Attenzione: non ci sono soltanto buone notizie. Divergenze cognitive, in ambito filosofico, spirituale o provocate da provenienze culturali differenti potrebbero continuare a dividere l’umanità.

Una delle conseguenze dirette è il fondamentalismo religioso – non solo islamico – anche se, per ora, è quello che mostra la più grande violenza sul terreno. In più – e purtroppo – le disparità economiche rischiano di continuare ad allargarsi, creando un mondo nel quale ci saranno ancora più diseguaglianze anche se probabilmente i poveri saranno in numero inferiore.

Le previsioni sono sempre difficili ma facendo alcune ipotesi, analizzando le grandi tendenze, la demografia, le scienze e l’innovazione che avanzano a ritmi mai conosciuti prima, ecco il contesto nel quale le Marche, l’Italia e il Mondo rischiano di trovarsi andando sempre più avanti.

Quali sono le nostre ambizioni, quali sono le influenze che possiamo utilizzare e con quali mezzi intendiamo agire per raggiungere l’obiettivo primario di “uno sviluppo senza fratture” nella nostra regione? Come più volte ricordato, i nostri campi di azione si devono allargare dalle Marche, regione in una condizione di difficoltà per via del crollo del mercato interno. Dall’Italia che fa degli sforzi enormi – specialmente con l’arrivo del Ministro Carlo Calenda al Ministero dello Sviluppo Economico – per aumentare la sua “capacità di offerta”, dobbiamo rapidamente spostarci alla conquista del Mondo se vogliamo sperare di salvare le nostre imprese, i nostri nuovi distretti o quelli che si sono trasformati, e di garantire un futuro ai nostri figli e anziani.

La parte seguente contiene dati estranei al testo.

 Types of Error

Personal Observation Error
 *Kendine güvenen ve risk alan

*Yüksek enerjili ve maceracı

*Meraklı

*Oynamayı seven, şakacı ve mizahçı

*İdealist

Il Brexit rischia di spostare l’asse dell’Unione Europea verso l’Est, mettendo Paesi come la Spagna alla periferia e Paesi come la Germania ancora più al centro dell’Unione. Infine – e in più – l’uscita del Regno Unito dall’UE rischia di far vincere il concetto che solo l’integrazione economica è quella vincente (perché unisce molto più facilmente) mentre l’integrazione politica rimane quella perdente (perché divide molto più facilmente). Proprio quello che il Regno Unito ricerca e pensa di trovare nel Commonwealth verso l’interno e verso l’esterno.

In questo contesto significa essere un facile profeta prevedere che, per gli anni a venire, il motto “Unità nella diversità” rischia di essere tirato dall’uno o l’altro campo.

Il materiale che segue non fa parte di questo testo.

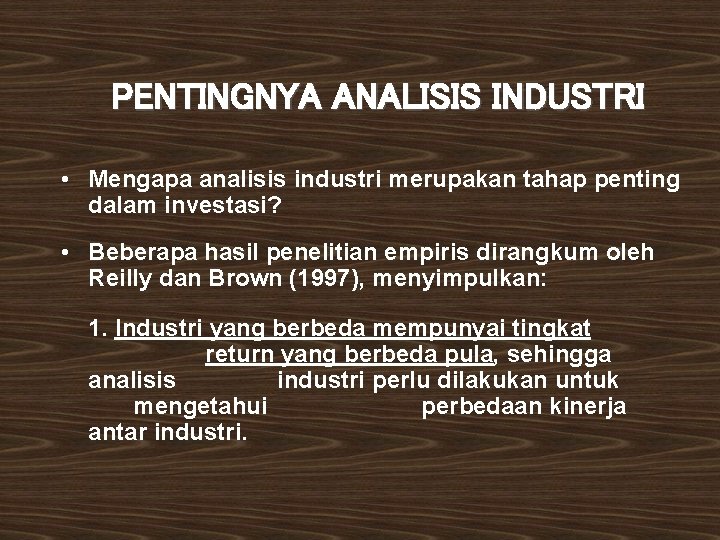 PENTINGNYA ANALISIS INDUSTRI

• Mengapa analisis industri merupakan tahap penting dalam investasi?

• Beberapa hasil penelitian empiris dirangkum oleh Reilly dan Brown (1997), menyimpulkan:

1. Industri yang berbeda mempunyai tingkat return yang berbeda pula, sehingga analisis industri perlu dilakukan untuk mengetahui perbedaan kinerja antar industri.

Ma per le Marche, per l’Italia, dobbiamo essere chiari. Oltre alla priorità per la Regione stessa, al mantenimento e sviluppo di un ruolo a livello nazionale (Italia), l’Europa costituisce ancora un livello intermediario e forse la miglior strada per rimanere in contatto con il Mondo e per contare più di quanto lo faremo se facessimo anche noi la scelta di uscirne.

Questa è l’amara ma reale lezione che possiamo trarre dal Brexit. Quello che qualcuno ha considerato come la più grande minaccia alla propria sopravvivenza è invece per noi una grande – e cerchiamo di renderla tale – opportunità. Un’opportunità, per l’Italia, mai vissuta dalla firma – che risale ormai a quasi 70 anni fa – dei Trattati costitutivi nel 1957.

Tra tutti i vincoli, malintesi, tensioni che possano esistere tra i Paesi europei, una certezza rimane insormontabile.

Ciascun Paese, da solo, sarà incapace di affrontare tutte le sfide che ci prepara un mondo sempre più grande, nel quale gli attori si diversificano ma che hanno bisogno di peso – di stare insieme – per contare.